The story focuses on two families, next door neighbors in a “good neighborhood” in North Carolina. Valerie Alston-Holt, an African-American professor at the university, lives with her biracial son Xavier on property that includes a huge, old, amazing oak tree, which Valerie has loved since she and her tall, blond husband Tom moved in when Xavier was a toddler. Tom died when “Zay” was very young, and Valerie has raised her son to be a great student, a kind soul, and a sensitive kid who is also popular, a good student, and a talented musician. The land next door to the Alston-Holt house has been cleared (to Valerie’s dismay) to make way for a McMansion, built by the nouveau riche Brad Whitman for his “girls,” including his wife Julia, their young daughter Lily, and teenage Juniper, from Julia’s life pre-Brad.
The narrator of the story is an unidentified neighbor, who provides a perspective that is outside either of the families, and gives both facts and opinions about the twin troubles that develop with increasing intensity as the story unfolds: the tree and the romance. The tree is that amazing oak, which Valerie is devastated to see is dying as a result of the construction next door, and the romance is between Xavier and lily-white Juniper, who is not only secretly troubled but also has taken a “Purity Pledge” with her stepfather, vowing to remain a virgin until he gives her away in marriage. The young lovers’ romance is sweet and tender, with a bit of danger thrown in (especially as Brad is revealed ever so slowly and carefully to be an incredible pig).

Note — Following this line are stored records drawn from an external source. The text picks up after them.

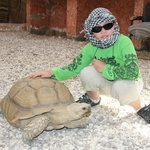 привет большая черепаха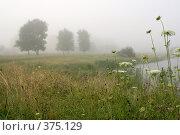 Купить «Туманное утро», фото № 375129, снято 20 июля 2008 г. (c) Андрей Рыбачук / Фотобанк Лори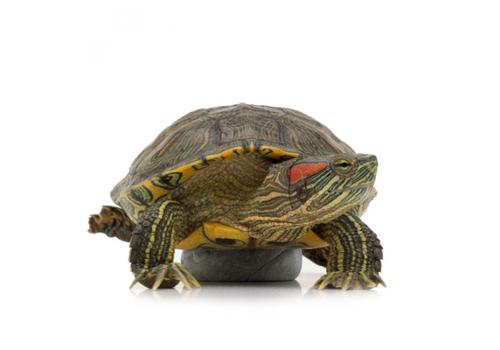 Черепаха красноухая (малая)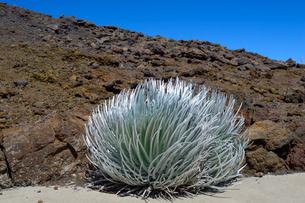 ハレアカラ国立公園の高山植物の銀剣草の写真素材 [FYI01690749]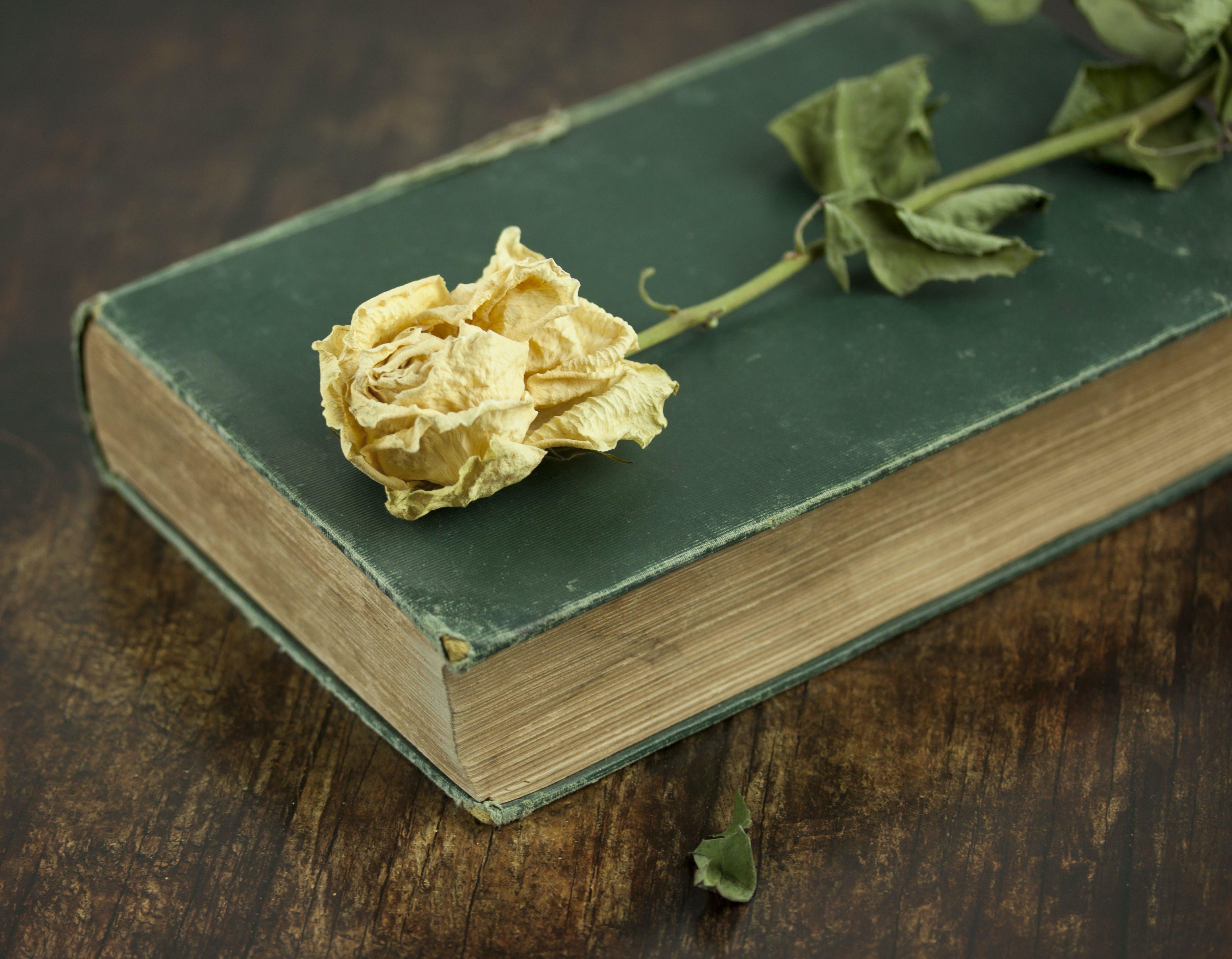 Základová fotografie zdarma na téma stará kniha, suché květiny, zátiší, zelená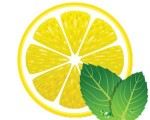 citron_frais-300x240
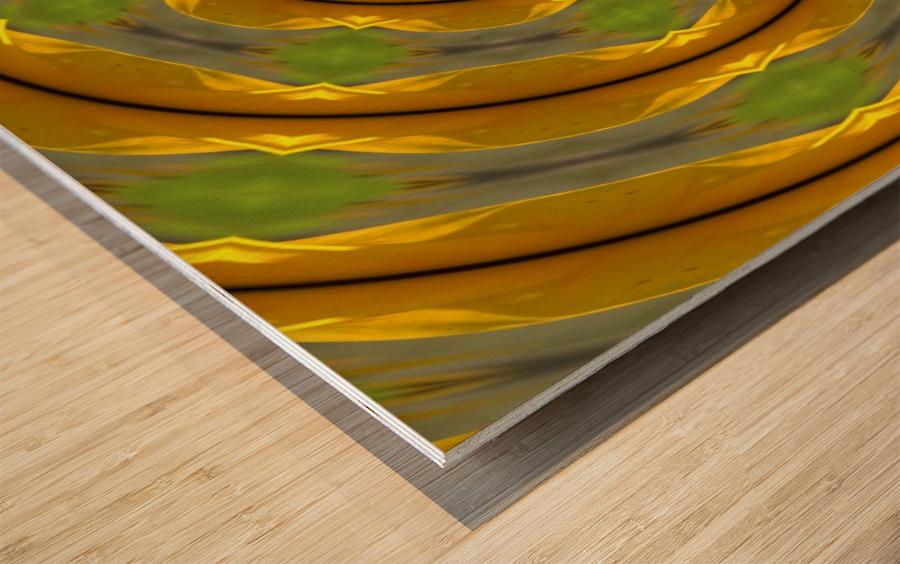 Sunflower G K1 Wood print
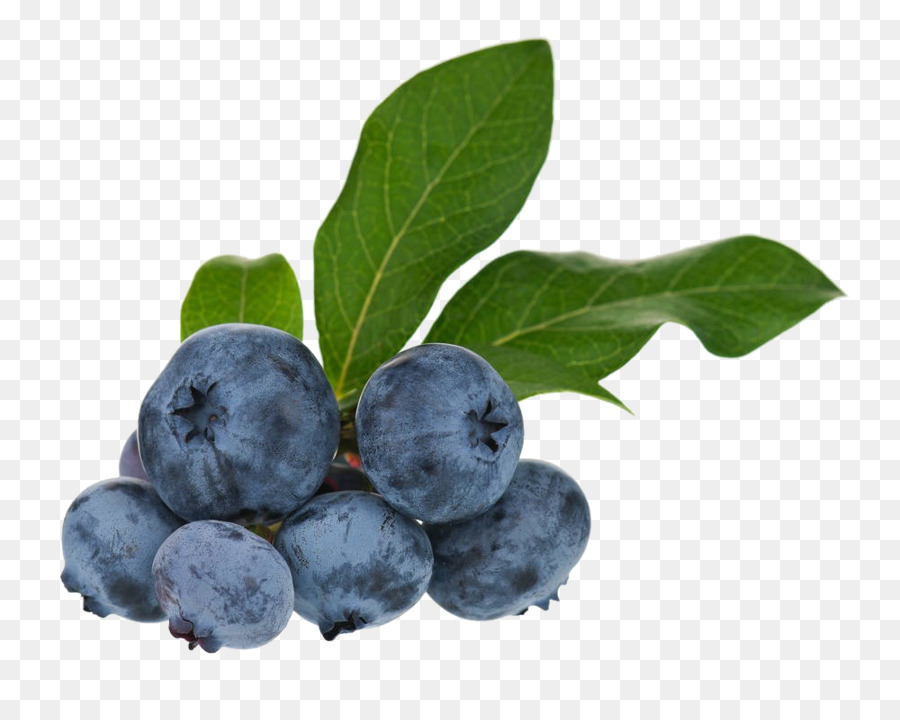 Blueberry clipart huckleberry. Tea bilberry fruit png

At first, there is just an inkling of looming bad feelings as Valerie decides to sue Brad and the builder – and an inkling of creepy stepdad as Juniper becomes a beautiful young woman. I HAD to keep reading until I was done, because the outside narrator had made it clear that SOMETHING big was going to happen, with the tree, the romance, or both.
As the story unfolds, issues of race, class, and political divisions provide lots of thought-provoking topics that book clubs will love. I hadn’t read any of Ms. Fowler’s prior books, but she is clearly a skilled storyteller who will likely have a bestseller with A Good Neighborhood. Five stars.